People v Leon
2023 NY Slip Op 06381 [222 AD3d 778]
December 13, 2023
Appellate Division, Second Department
Published by New York State Law Reporting Bureau pursuant to Judiciary Law § 431.
As corrected through Wednesday, February 7, 2024


[*1]
 The People of the State of New York, Respondent,
v
Isaias Leon, Appellant.

Patricia Pazner, New York, NY (Elisabeth R. Calcaterra of counsel), for appellant.

Melinda Katz, District Attorney, Kew Gardens, NY (Johnnette Traill, Danielle M. O'Boyle, and Christopher M. Ciccolini of counsel), for respondent.

Appeal by the defendant from a judgment of the Supreme Court, Queens County (Leslie Leach, J.), rendered October 23, 2019, convicting him of attempted robbery in the first degree, burglary in the second degree, criminal possession of a weapon in the third degree (three counts), criminal mischief in the fourth degree (two counts), attempted burglary in the second degree, assault in the second degree, burglary in the third degree, criminal possession of burglar's tools, and criminal possession of stolen property in the fifth degree, upon a jury verdict, and imposing sentence.

Ordered that the judgment is affirmed.

The defendant's contention that the prosecutor's summation remarks were improper and deprived him of a fair trial is partially unpreserved for appellate review (see CPL 470.05 [2]; People v Romero, 7 NY3d 911, 912 [2006]; People v O'Sullivan, 211 AD3d 751, 752 [2022]). In any event, while some of the prosecutor's summation remarks were improper, under the circumstances of this case, the defendant was not deprived of a fair trial by the prosecutor's remarks, and any other error in this regard was harmless. Although counsel is to be afforded the "widest latitude" in making summation arguments, it is fundamental that counsel stay "within the four corners of the evidence" and "avoid irrelevant comments which have no bearing on any legitimate issue in the case" (People v Ashwal, 39 NY2d 105, 109 [1976] [internal quotation marks omitted]; see People v Ortiz, 189 AD3d 891, 892-893 [2020]; People v Cunningham, 171 AD3d 1207, 1208 [2019]).

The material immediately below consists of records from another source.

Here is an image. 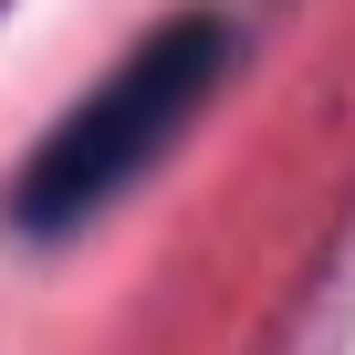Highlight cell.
<instances>
[{
    "label": "cell",
    "instance_id": "cell-1",
    "mask_svg": "<svg viewBox=\"0 0 355 355\" xmlns=\"http://www.w3.org/2000/svg\"><path fill=\"white\" fill-rule=\"evenodd\" d=\"M220 53H230V32L220 21H178V32H157L42 157H32V178H21V220L32 230H73V220H94V199H115L125 178L189 125V105L220 84Z\"/></svg>",
    "mask_w": 355,
    "mask_h": 355
}]
</instances>
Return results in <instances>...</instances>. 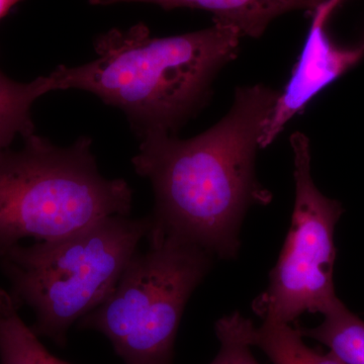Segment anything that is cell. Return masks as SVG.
<instances>
[{"label": "cell", "mask_w": 364, "mask_h": 364, "mask_svg": "<svg viewBox=\"0 0 364 364\" xmlns=\"http://www.w3.org/2000/svg\"><path fill=\"white\" fill-rule=\"evenodd\" d=\"M279 95L263 85L238 87L227 116L200 135L141 136L132 164L154 191L147 235L172 237L222 258L236 255L246 210L272 200L254 164Z\"/></svg>", "instance_id": "1"}, {"label": "cell", "mask_w": 364, "mask_h": 364, "mask_svg": "<svg viewBox=\"0 0 364 364\" xmlns=\"http://www.w3.org/2000/svg\"><path fill=\"white\" fill-rule=\"evenodd\" d=\"M242 35L215 23L205 30L158 38L136 23L95 41L97 58L51 72L55 90H78L121 109L136 135H176L207 105L213 81L236 58Z\"/></svg>", "instance_id": "2"}, {"label": "cell", "mask_w": 364, "mask_h": 364, "mask_svg": "<svg viewBox=\"0 0 364 364\" xmlns=\"http://www.w3.org/2000/svg\"><path fill=\"white\" fill-rule=\"evenodd\" d=\"M150 226V217L109 215L61 238L16 244L2 253L7 291L18 310L35 314V334L64 346L71 326L112 293Z\"/></svg>", "instance_id": "3"}, {"label": "cell", "mask_w": 364, "mask_h": 364, "mask_svg": "<svg viewBox=\"0 0 364 364\" xmlns=\"http://www.w3.org/2000/svg\"><path fill=\"white\" fill-rule=\"evenodd\" d=\"M0 150V255L26 238L50 241L109 215H130L133 191L100 174L90 136L55 145L33 134Z\"/></svg>", "instance_id": "4"}, {"label": "cell", "mask_w": 364, "mask_h": 364, "mask_svg": "<svg viewBox=\"0 0 364 364\" xmlns=\"http://www.w3.org/2000/svg\"><path fill=\"white\" fill-rule=\"evenodd\" d=\"M116 287L77 323L102 333L124 364H172L179 323L214 255L193 244L147 235Z\"/></svg>", "instance_id": "5"}, {"label": "cell", "mask_w": 364, "mask_h": 364, "mask_svg": "<svg viewBox=\"0 0 364 364\" xmlns=\"http://www.w3.org/2000/svg\"><path fill=\"white\" fill-rule=\"evenodd\" d=\"M296 200L291 228L267 291L253 304L264 321L291 324L304 313L324 315L339 301L335 293L334 232L343 208L321 193L311 174L308 136H291Z\"/></svg>", "instance_id": "6"}, {"label": "cell", "mask_w": 364, "mask_h": 364, "mask_svg": "<svg viewBox=\"0 0 364 364\" xmlns=\"http://www.w3.org/2000/svg\"><path fill=\"white\" fill-rule=\"evenodd\" d=\"M361 55L340 49L333 44L324 28L322 6L314 13V21L303 51L282 92H279L261 136L260 148H267L279 136L286 124L306 109L309 102L331 85Z\"/></svg>", "instance_id": "7"}, {"label": "cell", "mask_w": 364, "mask_h": 364, "mask_svg": "<svg viewBox=\"0 0 364 364\" xmlns=\"http://www.w3.org/2000/svg\"><path fill=\"white\" fill-rule=\"evenodd\" d=\"M325 0H88L92 6L117 4H156L162 9H203L213 14L214 23L231 26L242 37H261L273 20L294 11L315 13Z\"/></svg>", "instance_id": "8"}, {"label": "cell", "mask_w": 364, "mask_h": 364, "mask_svg": "<svg viewBox=\"0 0 364 364\" xmlns=\"http://www.w3.org/2000/svg\"><path fill=\"white\" fill-rule=\"evenodd\" d=\"M55 91L52 74L28 82L14 80L0 69V150L11 147L16 138L35 134L33 104Z\"/></svg>", "instance_id": "9"}, {"label": "cell", "mask_w": 364, "mask_h": 364, "mask_svg": "<svg viewBox=\"0 0 364 364\" xmlns=\"http://www.w3.org/2000/svg\"><path fill=\"white\" fill-rule=\"evenodd\" d=\"M0 364H70L57 358L23 322L9 291L0 287Z\"/></svg>", "instance_id": "10"}, {"label": "cell", "mask_w": 364, "mask_h": 364, "mask_svg": "<svg viewBox=\"0 0 364 364\" xmlns=\"http://www.w3.org/2000/svg\"><path fill=\"white\" fill-rule=\"evenodd\" d=\"M329 348L343 364H364V322L341 301L324 314L322 324L312 329H299Z\"/></svg>", "instance_id": "11"}, {"label": "cell", "mask_w": 364, "mask_h": 364, "mask_svg": "<svg viewBox=\"0 0 364 364\" xmlns=\"http://www.w3.org/2000/svg\"><path fill=\"white\" fill-rule=\"evenodd\" d=\"M250 343L259 347L273 364H343L332 353H321L306 346L303 335L291 324L264 321L253 326Z\"/></svg>", "instance_id": "12"}, {"label": "cell", "mask_w": 364, "mask_h": 364, "mask_svg": "<svg viewBox=\"0 0 364 364\" xmlns=\"http://www.w3.org/2000/svg\"><path fill=\"white\" fill-rule=\"evenodd\" d=\"M253 326L250 320L239 313L218 321L215 333L221 348L210 364H259L251 352L250 332Z\"/></svg>", "instance_id": "13"}, {"label": "cell", "mask_w": 364, "mask_h": 364, "mask_svg": "<svg viewBox=\"0 0 364 364\" xmlns=\"http://www.w3.org/2000/svg\"><path fill=\"white\" fill-rule=\"evenodd\" d=\"M21 0H0V21Z\"/></svg>", "instance_id": "14"}]
</instances>
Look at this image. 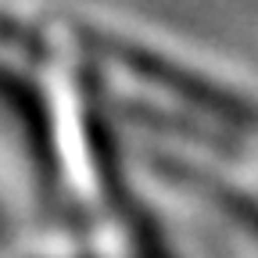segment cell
Returning <instances> with one entry per match:
<instances>
[{"label":"cell","instance_id":"obj_1","mask_svg":"<svg viewBox=\"0 0 258 258\" xmlns=\"http://www.w3.org/2000/svg\"><path fill=\"white\" fill-rule=\"evenodd\" d=\"M54 18L104 108L118 104L179 144L212 151L258 133V93L219 64L115 22L69 11Z\"/></svg>","mask_w":258,"mask_h":258},{"label":"cell","instance_id":"obj_2","mask_svg":"<svg viewBox=\"0 0 258 258\" xmlns=\"http://www.w3.org/2000/svg\"><path fill=\"white\" fill-rule=\"evenodd\" d=\"M0 247L11 258L69 254L29 111L0 72Z\"/></svg>","mask_w":258,"mask_h":258},{"label":"cell","instance_id":"obj_3","mask_svg":"<svg viewBox=\"0 0 258 258\" xmlns=\"http://www.w3.org/2000/svg\"><path fill=\"white\" fill-rule=\"evenodd\" d=\"M158 169L186 198L205 205L222 230H233L258 247V176L237 169L233 158L198 144L158 151Z\"/></svg>","mask_w":258,"mask_h":258},{"label":"cell","instance_id":"obj_4","mask_svg":"<svg viewBox=\"0 0 258 258\" xmlns=\"http://www.w3.org/2000/svg\"><path fill=\"white\" fill-rule=\"evenodd\" d=\"M47 258H69V254H47Z\"/></svg>","mask_w":258,"mask_h":258}]
</instances>
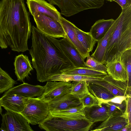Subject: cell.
Instances as JSON below:
<instances>
[{
    "label": "cell",
    "mask_w": 131,
    "mask_h": 131,
    "mask_svg": "<svg viewBox=\"0 0 131 131\" xmlns=\"http://www.w3.org/2000/svg\"><path fill=\"white\" fill-rule=\"evenodd\" d=\"M32 45L29 50L37 78L40 82L75 67L61 49L59 40L32 26Z\"/></svg>",
    "instance_id": "cell-1"
},
{
    "label": "cell",
    "mask_w": 131,
    "mask_h": 131,
    "mask_svg": "<svg viewBox=\"0 0 131 131\" xmlns=\"http://www.w3.org/2000/svg\"><path fill=\"white\" fill-rule=\"evenodd\" d=\"M24 0L0 1V47L18 52L28 50L31 32L29 14Z\"/></svg>",
    "instance_id": "cell-2"
},
{
    "label": "cell",
    "mask_w": 131,
    "mask_h": 131,
    "mask_svg": "<svg viewBox=\"0 0 131 131\" xmlns=\"http://www.w3.org/2000/svg\"><path fill=\"white\" fill-rule=\"evenodd\" d=\"M113 23L105 51V64L121 61L123 53L131 49V6L122 9Z\"/></svg>",
    "instance_id": "cell-3"
},
{
    "label": "cell",
    "mask_w": 131,
    "mask_h": 131,
    "mask_svg": "<svg viewBox=\"0 0 131 131\" xmlns=\"http://www.w3.org/2000/svg\"><path fill=\"white\" fill-rule=\"evenodd\" d=\"M93 124L88 119H75L66 115L50 112L39 126L47 131H88Z\"/></svg>",
    "instance_id": "cell-4"
},
{
    "label": "cell",
    "mask_w": 131,
    "mask_h": 131,
    "mask_svg": "<svg viewBox=\"0 0 131 131\" xmlns=\"http://www.w3.org/2000/svg\"><path fill=\"white\" fill-rule=\"evenodd\" d=\"M52 5L58 6L61 14L66 17L73 15L83 10L99 8L104 4L105 0H47Z\"/></svg>",
    "instance_id": "cell-5"
},
{
    "label": "cell",
    "mask_w": 131,
    "mask_h": 131,
    "mask_svg": "<svg viewBox=\"0 0 131 131\" xmlns=\"http://www.w3.org/2000/svg\"><path fill=\"white\" fill-rule=\"evenodd\" d=\"M49 112L47 103L38 97L29 98L20 113L29 124L34 125L39 124L46 118Z\"/></svg>",
    "instance_id": "cell-6"
},
{
    "label": "cell",
    "mask_w": 131,
    "mask_h": 131,
    "mask_svg": "<svg viewBox=\"0 0 131 131\" xmlns=\"http://www.w3.org/2000/svg\"><path fill=\"white\" fill-rule=\"evenodd\" d=\"M32 16L36 28L42 33L56 38L65 37L66 33L60 22L40 13H36Z\"/></svg>",
    "instance_id": "cell-7"
},
{
    "label": "cell",
    "mask_w": 131,
    "mask_h": 131,
    "mask_svg": "<svg viewBox=\"0 0 131 131\" xmlns=\"http://www.w3.org/2000/svg\"><path fill=\"white\" fill-rule=\"evenodd\" d=\"M1 114L2 123L0 129L4 131H33L29 123L20 113L9 110Z\"/></svg>",
    "instance_id": "cell-8"
},
{
    "label": "cell",
    "mask_w": 131,
    "mask_h": 131,
    "mask_svg": "<svg viewBox=\"0 0 131 131\" xmlns=\"http://www.w3.org/2000/svg\"><path fill=\"white\" fill-rule=\"evenodd\" d=\"M72 83L70 82L47 81L44 86V91L42 95L39 97L47 102L64 94L70 92Z\"/></svg>",
    "instance_id": "cell-9"
},
{
    "label": "cell",
    "mask_w": 131,
    "mask_h": 131,
    "mask_svg": "<svg viewBox=\"0 0 131 131\" xmlns=\"http://www.w3.org/2000/svg\"><path fill=\"white\" fill-rule=\"evenodd\" d=\"M26 4L29 12L32 16L36 13H40L60 22L61 13L50 3L45 0H26Z\"/></svg>",
    "instance_id": "cell-10"
},
{
    "label": "cell",
    "mask_w": 131,
    "mask_h": 131,
    "mask_svg": "<svg viewBox=\"0 0 131 131\" xmlns=\"http://www.w3.org/2000/svg\"><path fill=\"white\" fill-rule=\"evenodd\" d=\"M47 103L50 112L61 111L82 105L80 100L70 92Z\"/></svg>",
    "instance_id": "cell-11"
},
{
    "label": "cell",
    "mask_w": 131,
    "mask_h": 131,
    "mask_svg": "<svg viewBox=\"0 0 131 131\" xmlns=\"http://www.w3.org/2000/svg\"><path fill=\"white\" fill-rule=\"evenodd\" d=\"M60 47L64 53L75 67L86 68L84 59L69 40L66 35L59 40Z\"/></svg>",
    "instance_id": "cell-12"
},
{
    "label": "cell",
    "mask_w": 131,
    "mask_h": 131,
    "mask_svg": "<svg viewBox=\"0 0 131 131\" xmlns=\"http://www.w3.org/2000/svg\"><path fill=\"white\" fill-rule=\"evenodd\" d=\"M44 91V86L23 83L13 87L5 92L3 95L16 94L28 98L41 96Z\"/></svg>",
    "instance_id": "cell-13"
},
{
    "label": "cell",
    "mask_w": 131,
    "mask_h": 131,
    "mask_svg": "<svg viewBox=\"0 0 131 131\" xmlns=\"http://www.w3.org/2000/svg\"><path fill=\"white\" fill-rule=\"evenodd\" d=\"M29 98L16 94L3 95L0 98L2 106L9 110L20 113L24 110Z\"/></svg>",
    "instance_id": "cell-14"
},
{
    "label": "cell",
    "mask_w": 131,
    "mask_h": 131,
    "mask_svg": "<svg viewBox=\"0 0 131 131\" xmlns=\"http://www.w3.org/2000/svg\"><path fill=\"white\" fill-rule=\"evenodd\" d=\"M127 119L122 115H111L93 131H121L124 129H127Z\"/></svg>",
    "instance_id": "cell-15"
},
{
    "label": "cell",
    "mask_w": 131,
    "mask_h": 131,
    "mask_svg": "<svg viewBox=\"0 0 131 131\" xmlns=\"http://www.w3.org/2000/svg\"><path fill=\"white\" fill-rule=\"evenodd\" d=\"M60 22L69 39L84 59L90 55V53L83 46L78 40L75 32V25L62 16L60 18Z\"/></svg>",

Here, it was improper for the prosecutor to state that the defendant's presumption of innocence was "gone" (see People v Alfaro, 260 AD2d 495, 496 [1999]; see generally People v Green, 144 AD3d 589, 590 [2016]; People v Hatchcock, 96 AD3d 1082, 1085 [2012]), and to evoke the jury's sympathy for the complainants (see People v Cunningham, 171 AD3d at 1208; People v Cherry, 163 AD3d 706, 707 [2018]; People v Gurdon, 153 AD3d 1430, 1431 [2017]). Nevertheless, in light of the Supreme Court striking most of the prosecutor's improper remarks and providing proper jury instructions, these errors were not so egregious or pervasive as to deprive the defendant of his right to a fair trial (see People v Ingrassia, 207 AD3d 751, 752 [2022]; People v Dumervil, 205 AD3d 923, 925 [2022]). Furthermore, any other error in this regard was harmless as there was overwhelming evidence of the defendant's guilt and no significant probability that these errors contributed to the defendant's convictions (see People v Crimmins, 36 NY2d 230, 241-242 [1975]; People v Ortiz, 189 AD3d at 892; People v Cunningham, 171 [*2]AD3d at 1208). Connolly, J.P., Miller, Dowling and Landicino, JJ., concur.